Interesting, A^2. Maybe an American could find a good deal in a Canadian "owner maintained" a/c and import it. The Feds would probably give it a std. airworthiness with the std. inspection.
And thanks for explaining the US/CN differences so well. I had a post in the window much less good and abandoned it, because I dimly understand US part 135 requirements, let alone the Canadian equivalent. Oddly, my post also used the word "analogous", which I remember because I had trouble spelling it.
A Squared, thanks for expanding on the owner-maintained program. I'll add than in Canada there are tasks a pilot can do herself, called "elementary work" and listed in the CARs. Only the tasks listed there may be done. They include changing the oil and tires, making small fabric patches and winterizing/dewinterizing the intake baffles. A private owner can just do them. In my operation I can do them if a signed record of receiving training on that item from a licenced engineer is in my personnel file. I'm currently signed off for lightbulbs and fuses, and for reconfiguring the cabin at this company.
The "elementary" list looks very similar to the list of "preventative maintenance" items I was referring to in the U.S. FARs. I realize that it probably makes a difference as to whether the airplane is used for private or commercial use (and that there are probably more Canadian vs U.S. nuances there). Still, if its legal for the company to certify you (or other pilots) to perform certain items on that elementary list, then perhaps others could be added (going back to my oil change idea).

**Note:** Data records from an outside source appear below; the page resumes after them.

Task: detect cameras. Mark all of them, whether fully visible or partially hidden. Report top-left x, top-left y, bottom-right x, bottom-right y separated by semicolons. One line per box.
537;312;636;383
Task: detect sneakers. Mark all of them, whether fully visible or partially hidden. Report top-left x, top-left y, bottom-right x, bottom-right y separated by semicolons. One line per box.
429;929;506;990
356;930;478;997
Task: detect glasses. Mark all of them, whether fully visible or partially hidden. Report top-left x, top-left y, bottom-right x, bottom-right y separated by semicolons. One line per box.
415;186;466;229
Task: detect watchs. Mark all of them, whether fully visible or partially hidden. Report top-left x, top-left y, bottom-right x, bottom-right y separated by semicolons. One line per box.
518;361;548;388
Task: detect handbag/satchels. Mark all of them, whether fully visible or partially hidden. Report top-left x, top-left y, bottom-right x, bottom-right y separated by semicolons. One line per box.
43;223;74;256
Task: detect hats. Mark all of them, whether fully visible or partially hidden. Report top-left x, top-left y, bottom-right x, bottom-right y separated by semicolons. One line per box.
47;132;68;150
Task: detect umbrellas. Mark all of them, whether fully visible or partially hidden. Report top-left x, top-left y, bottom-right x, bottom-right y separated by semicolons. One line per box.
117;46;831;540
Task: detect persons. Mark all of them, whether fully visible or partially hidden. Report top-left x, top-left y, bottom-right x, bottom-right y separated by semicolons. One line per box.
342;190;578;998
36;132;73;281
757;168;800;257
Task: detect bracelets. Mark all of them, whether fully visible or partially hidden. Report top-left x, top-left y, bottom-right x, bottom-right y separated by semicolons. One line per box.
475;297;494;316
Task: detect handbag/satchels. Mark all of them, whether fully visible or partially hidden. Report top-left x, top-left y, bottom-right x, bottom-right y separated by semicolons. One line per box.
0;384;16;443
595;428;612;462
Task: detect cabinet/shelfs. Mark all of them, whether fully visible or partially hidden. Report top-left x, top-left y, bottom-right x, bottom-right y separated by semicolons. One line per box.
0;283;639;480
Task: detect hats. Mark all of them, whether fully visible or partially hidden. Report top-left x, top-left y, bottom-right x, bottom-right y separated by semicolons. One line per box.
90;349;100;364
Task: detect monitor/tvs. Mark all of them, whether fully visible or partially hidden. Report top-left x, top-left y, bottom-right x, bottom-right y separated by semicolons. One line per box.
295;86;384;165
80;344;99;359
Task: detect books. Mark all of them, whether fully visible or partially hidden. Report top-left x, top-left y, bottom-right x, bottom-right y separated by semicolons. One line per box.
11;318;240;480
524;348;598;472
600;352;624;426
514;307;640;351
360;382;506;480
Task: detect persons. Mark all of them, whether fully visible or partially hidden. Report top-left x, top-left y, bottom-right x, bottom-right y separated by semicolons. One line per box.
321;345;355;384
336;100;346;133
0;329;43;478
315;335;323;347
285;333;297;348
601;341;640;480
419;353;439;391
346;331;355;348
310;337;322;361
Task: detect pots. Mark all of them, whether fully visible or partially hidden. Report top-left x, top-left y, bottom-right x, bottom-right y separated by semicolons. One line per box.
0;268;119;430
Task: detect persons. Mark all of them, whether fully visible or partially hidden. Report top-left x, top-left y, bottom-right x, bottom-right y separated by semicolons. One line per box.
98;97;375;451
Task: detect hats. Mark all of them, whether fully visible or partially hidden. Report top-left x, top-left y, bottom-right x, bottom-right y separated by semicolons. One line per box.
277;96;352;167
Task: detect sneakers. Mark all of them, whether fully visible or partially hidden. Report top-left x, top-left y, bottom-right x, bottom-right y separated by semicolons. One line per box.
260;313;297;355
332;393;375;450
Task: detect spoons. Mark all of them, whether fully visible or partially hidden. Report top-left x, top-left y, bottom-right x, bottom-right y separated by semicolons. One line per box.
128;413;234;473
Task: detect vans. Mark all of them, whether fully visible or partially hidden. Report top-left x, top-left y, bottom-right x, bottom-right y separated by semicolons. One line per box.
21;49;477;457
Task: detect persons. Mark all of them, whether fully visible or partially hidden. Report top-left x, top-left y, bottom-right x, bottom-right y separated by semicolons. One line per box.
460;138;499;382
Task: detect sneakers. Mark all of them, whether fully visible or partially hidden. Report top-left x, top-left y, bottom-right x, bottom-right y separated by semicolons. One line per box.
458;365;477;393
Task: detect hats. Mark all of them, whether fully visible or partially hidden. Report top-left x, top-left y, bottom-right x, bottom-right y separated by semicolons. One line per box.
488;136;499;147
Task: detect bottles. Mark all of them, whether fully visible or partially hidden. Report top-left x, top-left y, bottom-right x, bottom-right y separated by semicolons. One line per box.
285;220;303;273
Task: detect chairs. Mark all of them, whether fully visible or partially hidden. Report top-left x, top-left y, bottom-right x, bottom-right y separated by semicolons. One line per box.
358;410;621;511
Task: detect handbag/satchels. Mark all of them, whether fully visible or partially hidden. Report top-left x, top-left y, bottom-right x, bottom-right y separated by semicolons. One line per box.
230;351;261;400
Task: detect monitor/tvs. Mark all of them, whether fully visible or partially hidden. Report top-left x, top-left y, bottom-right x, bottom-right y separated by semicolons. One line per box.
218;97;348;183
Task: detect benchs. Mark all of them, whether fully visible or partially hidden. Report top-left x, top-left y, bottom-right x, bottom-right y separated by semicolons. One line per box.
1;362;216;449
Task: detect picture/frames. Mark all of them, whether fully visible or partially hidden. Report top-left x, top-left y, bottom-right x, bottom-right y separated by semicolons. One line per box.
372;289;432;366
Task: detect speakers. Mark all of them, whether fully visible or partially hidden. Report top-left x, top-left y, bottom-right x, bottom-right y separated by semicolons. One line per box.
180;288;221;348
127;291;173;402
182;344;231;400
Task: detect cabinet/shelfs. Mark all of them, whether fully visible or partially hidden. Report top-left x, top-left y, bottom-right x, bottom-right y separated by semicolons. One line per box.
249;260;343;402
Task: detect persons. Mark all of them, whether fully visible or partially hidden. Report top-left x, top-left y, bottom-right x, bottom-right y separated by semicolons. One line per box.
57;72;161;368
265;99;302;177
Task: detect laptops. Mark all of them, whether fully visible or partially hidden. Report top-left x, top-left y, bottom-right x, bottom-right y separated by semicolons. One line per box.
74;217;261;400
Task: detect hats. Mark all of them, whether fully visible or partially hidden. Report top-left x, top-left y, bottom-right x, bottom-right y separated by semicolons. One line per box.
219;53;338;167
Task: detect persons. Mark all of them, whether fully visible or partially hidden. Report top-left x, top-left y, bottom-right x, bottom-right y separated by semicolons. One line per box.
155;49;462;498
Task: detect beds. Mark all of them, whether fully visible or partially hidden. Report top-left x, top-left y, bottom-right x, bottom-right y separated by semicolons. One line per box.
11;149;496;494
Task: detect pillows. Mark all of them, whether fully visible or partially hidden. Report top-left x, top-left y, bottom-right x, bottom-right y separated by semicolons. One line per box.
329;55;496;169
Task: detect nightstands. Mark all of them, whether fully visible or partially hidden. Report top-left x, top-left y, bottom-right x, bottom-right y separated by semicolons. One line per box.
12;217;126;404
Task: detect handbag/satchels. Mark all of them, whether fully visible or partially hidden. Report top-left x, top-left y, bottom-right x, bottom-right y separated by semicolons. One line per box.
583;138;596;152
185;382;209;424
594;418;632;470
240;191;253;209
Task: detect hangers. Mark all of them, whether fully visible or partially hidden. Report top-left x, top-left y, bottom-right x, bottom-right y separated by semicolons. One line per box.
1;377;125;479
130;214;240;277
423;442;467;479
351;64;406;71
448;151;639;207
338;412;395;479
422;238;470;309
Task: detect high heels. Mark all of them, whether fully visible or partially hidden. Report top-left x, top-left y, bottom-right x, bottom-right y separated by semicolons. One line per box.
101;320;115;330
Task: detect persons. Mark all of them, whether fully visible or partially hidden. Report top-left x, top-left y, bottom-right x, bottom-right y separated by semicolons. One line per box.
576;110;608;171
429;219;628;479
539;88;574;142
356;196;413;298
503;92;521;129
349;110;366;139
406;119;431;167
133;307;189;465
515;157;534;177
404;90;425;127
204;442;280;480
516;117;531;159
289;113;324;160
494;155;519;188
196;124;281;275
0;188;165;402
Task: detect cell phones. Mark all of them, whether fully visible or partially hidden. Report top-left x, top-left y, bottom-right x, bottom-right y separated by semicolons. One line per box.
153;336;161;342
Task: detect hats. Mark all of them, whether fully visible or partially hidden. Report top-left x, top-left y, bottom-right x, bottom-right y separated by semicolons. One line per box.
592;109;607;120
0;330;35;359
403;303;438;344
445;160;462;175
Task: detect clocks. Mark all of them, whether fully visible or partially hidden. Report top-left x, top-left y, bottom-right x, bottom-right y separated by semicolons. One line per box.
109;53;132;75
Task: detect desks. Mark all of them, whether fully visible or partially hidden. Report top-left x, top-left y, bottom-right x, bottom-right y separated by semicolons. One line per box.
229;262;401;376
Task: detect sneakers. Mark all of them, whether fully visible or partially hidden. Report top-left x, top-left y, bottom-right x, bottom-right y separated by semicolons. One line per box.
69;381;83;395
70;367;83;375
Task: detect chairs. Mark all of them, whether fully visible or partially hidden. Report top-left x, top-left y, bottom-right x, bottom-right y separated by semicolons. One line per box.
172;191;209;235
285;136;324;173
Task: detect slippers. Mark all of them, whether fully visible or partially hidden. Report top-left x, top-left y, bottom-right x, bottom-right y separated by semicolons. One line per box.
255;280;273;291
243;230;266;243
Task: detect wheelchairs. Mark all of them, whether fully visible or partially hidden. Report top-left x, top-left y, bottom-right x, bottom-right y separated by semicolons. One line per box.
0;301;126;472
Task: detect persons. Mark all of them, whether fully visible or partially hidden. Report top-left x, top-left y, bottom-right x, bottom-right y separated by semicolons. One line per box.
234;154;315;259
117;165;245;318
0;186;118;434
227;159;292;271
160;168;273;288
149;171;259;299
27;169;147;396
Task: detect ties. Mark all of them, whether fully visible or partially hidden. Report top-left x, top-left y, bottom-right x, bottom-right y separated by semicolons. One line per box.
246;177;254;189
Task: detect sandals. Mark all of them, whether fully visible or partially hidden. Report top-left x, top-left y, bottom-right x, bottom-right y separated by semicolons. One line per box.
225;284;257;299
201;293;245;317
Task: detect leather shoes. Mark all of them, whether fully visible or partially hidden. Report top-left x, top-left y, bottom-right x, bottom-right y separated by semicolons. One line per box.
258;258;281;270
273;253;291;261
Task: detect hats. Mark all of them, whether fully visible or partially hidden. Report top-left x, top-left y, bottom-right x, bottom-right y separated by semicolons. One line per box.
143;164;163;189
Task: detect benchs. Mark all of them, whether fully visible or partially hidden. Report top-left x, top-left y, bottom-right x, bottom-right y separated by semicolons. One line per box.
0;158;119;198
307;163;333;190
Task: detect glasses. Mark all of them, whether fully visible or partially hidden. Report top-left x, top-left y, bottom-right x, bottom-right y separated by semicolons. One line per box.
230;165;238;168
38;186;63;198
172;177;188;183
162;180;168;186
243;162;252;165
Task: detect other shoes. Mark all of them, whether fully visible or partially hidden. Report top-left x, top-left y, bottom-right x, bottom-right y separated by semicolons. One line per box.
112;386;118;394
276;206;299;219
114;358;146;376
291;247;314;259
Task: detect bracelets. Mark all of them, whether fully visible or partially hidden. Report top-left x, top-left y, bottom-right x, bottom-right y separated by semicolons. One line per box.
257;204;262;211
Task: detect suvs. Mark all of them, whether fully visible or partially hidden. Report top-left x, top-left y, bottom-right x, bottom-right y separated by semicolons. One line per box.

...I'm not implying that you'd *want* to do that, however :) ... that said, its the kind of thing I enjoy doing as an owner/pilot for 'fun' and to know my machine, but I imagine its all different when its your job.
Nothing that is not on the regulatory list can be added, so while yes, I could be certified to change the oil unsupervised, I can't be certified to do the inspection that is required at the same time.
At the time I was hired the company was advertising for a pilot-engineer, so that the pilot could do field inspections, but they didn't find a suitable candidate.
Is "engineer" versus "mechanic" a company thing, or a Canadian vs. American thing?
I have to admit, I wince at the use of the word "engineer," since I used to work at an engineering company, where an "engineer" was always a provincially licenced Professional Engineer.
Still, I suppose either will kill people if they don't do their jobs right.
Their licences designate them Aircraft Maintenance Engineers, so while it's not the same as the guy who signs construction drawings, it is the right word. It's just a heavily overloaded word, also used for people who drive trains. I have the idea, but I'm not certain, that "mechanic" is not appreciated by the certificated folk.
I try to avoid "AME" on the blog without context, because in many countries that's a doctor. So you see me use 'mechanic,' 'airplane fixer' 'maintenance folk' and 'engineer' kind of interchangeably. At an actual maintenance unit I'll call the guys and gals 'AME' or 'apprentice' as appropriate, but I'm not beyond calling them "people who knows how to take my airplane apart and put it back together with hardly any pieces left over."